Passagem citada:
★ ★ ★ ★ ★

O leitor (im)penitente 53
Para a Póvoa com Magdalena Kozená
Tornar voglio al primo amore
Perché il chiede la mia fede
E l’esige il mio dovere
(Arsila Regina di Ponto)
Se eu conseguisse começar com um risinho sacana, ah, ah, ah... com que então pensavam que se livravam da Póvoa?, começava. Mas não. Não posso fazer essa desfeita à sublime Magdalena Kozená, cujo disco “Vivaldi” (com a Venice Baroque Orchestra, dirigida por Andrea Marcon, na Archiv) me fez companhia na estrada entre o Porto e a Póvoa. Ouçam-no e depois digam-me coisas. Se conseguirem, se ultrapassarem a emoção e o prazer que essa voz belíssima vos dará.
Mas voltemos à Póvoa. Do Varzim, essa mesmo que viu nascer Eça. Eça que, aproveitemos, é agora alvo de uma excelente biografia cerzida à mão por Campos Matos que é, digam o que disserem, o grande eciano do momento por muito que alguns “estudiosos” chatisimamente universitários pretendam o contrário.

★ ★ ★ ★ ★

Enunciado do exercício: Continue a crónica sobre a Póvoa a partir da última frase apresentada. As entradas seguintes são material independente da crónica sobre a Póvoa.

Informação fornecida:
★ ★ ★ ★ ★

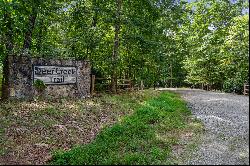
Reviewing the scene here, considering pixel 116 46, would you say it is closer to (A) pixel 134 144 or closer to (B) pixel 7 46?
(B) pixel 7 46

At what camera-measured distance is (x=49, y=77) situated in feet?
45.4

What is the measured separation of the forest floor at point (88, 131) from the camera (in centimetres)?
689

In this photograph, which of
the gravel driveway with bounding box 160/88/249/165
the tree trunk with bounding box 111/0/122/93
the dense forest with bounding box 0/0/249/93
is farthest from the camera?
the tree trunk with bounding box 111/0/122/93

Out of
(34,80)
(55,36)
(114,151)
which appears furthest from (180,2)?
(114,151)

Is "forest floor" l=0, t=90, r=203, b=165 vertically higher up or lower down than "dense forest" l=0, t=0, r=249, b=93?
lower down

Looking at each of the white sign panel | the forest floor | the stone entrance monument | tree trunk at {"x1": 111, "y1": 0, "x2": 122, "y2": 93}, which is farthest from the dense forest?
the forest floor

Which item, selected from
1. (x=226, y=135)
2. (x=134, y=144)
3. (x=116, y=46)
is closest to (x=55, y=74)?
(x=116, y=46)

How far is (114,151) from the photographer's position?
7.20 metres

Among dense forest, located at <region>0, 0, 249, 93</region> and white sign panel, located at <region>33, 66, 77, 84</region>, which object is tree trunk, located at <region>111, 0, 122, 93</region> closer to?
dense forest, located at <region>0, 0, 249, 93</region>

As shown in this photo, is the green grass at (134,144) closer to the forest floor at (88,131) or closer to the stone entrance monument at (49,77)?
the forest floor at (88,131)

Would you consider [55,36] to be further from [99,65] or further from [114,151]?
[114,151]

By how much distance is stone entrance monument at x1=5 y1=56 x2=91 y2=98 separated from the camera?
12719 mm

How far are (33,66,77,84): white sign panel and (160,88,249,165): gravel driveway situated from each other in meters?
6.58

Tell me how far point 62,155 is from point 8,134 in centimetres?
228
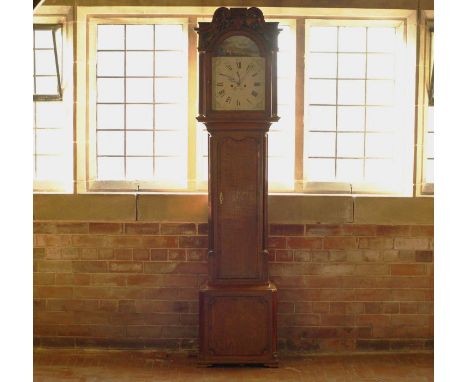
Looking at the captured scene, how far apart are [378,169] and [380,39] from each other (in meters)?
1.18

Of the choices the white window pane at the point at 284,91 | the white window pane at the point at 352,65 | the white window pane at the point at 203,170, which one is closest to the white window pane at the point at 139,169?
the white window pane at the point at 203,170

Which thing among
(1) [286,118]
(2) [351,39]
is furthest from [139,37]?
(2) [351,39]

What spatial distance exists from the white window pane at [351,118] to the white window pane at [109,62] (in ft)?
6.72

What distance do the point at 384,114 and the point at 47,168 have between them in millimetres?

★ ★ ★ ★ ★

Resposta ao exercício:
Na Póvoa, pois. No decimo primeiro ano das “Correntes d’Escritas”. Na Póvoa que o meu caro confrade JJ Armas Marcelo promete celebrar no próximo número do ABCD, surpreendente suplemento cultural do Abc, jornal mais conservador do que um cardume de pescadas mas que em questão de caderno cultural ensina muito inclusivamente à Babelia o suplemento de artes e letras de El País. Ainda nos rimos a bandeiras despregadas, eu e o Francisco Belard (finíssimo leitor e melhor crítico) das histórias que o JJ nos contou sobre o mundillo literário espanhol. E das histórias que contou numa das mesas redondas em que participou. Armas Marcelo é um narrador de mão cheia e veio cá lançar “A ordem do Tigre” editado pela Teorema. A não perder.
A Póvoa do Varzim, graças a uma câmara municipal culta e inteligente e ao trabalho da Manuela Ribeiro e do Francisco Guedes (e à equipa que reuniram ao longo dos anos) anuncia todos os anos a primavera com esta festa de livros, leitores, autores e curiosos que enchem o auditório municipal no meio de uma alegre bagunça, com autores a visitarem escolas (e a serem bem recebidos pela miudagem!...) com noitadas que não acabam. Com encontros, reencontros e desencontros de amigos e conhecidos e vamos lá, com alguma repercussão em dois ou três jornais nacionais. Já não era sem tempo.
O que eu não consegui entender é por que outras câmaras (excluindo Matosinhos onde daqui a dois meses se celebra a quinta edição do “Literatura em Viagem” ainda não perceberam a mina que isto é, o fabuloso retorno publicitário (de que o artigo do JJ é exemplo) que uma festa destas pode trazer. Que diabos, sempre são umas boas dúzias de escritores de três continentes e outras tantas ou mais línguas a relatar em crónica os dias de convívio nestas terras nossas!
E já basta de considerandos. Voltemos à Póvoa (do Varzim e de Eça): boas surpresas, várias confirmações e algumas esperanças.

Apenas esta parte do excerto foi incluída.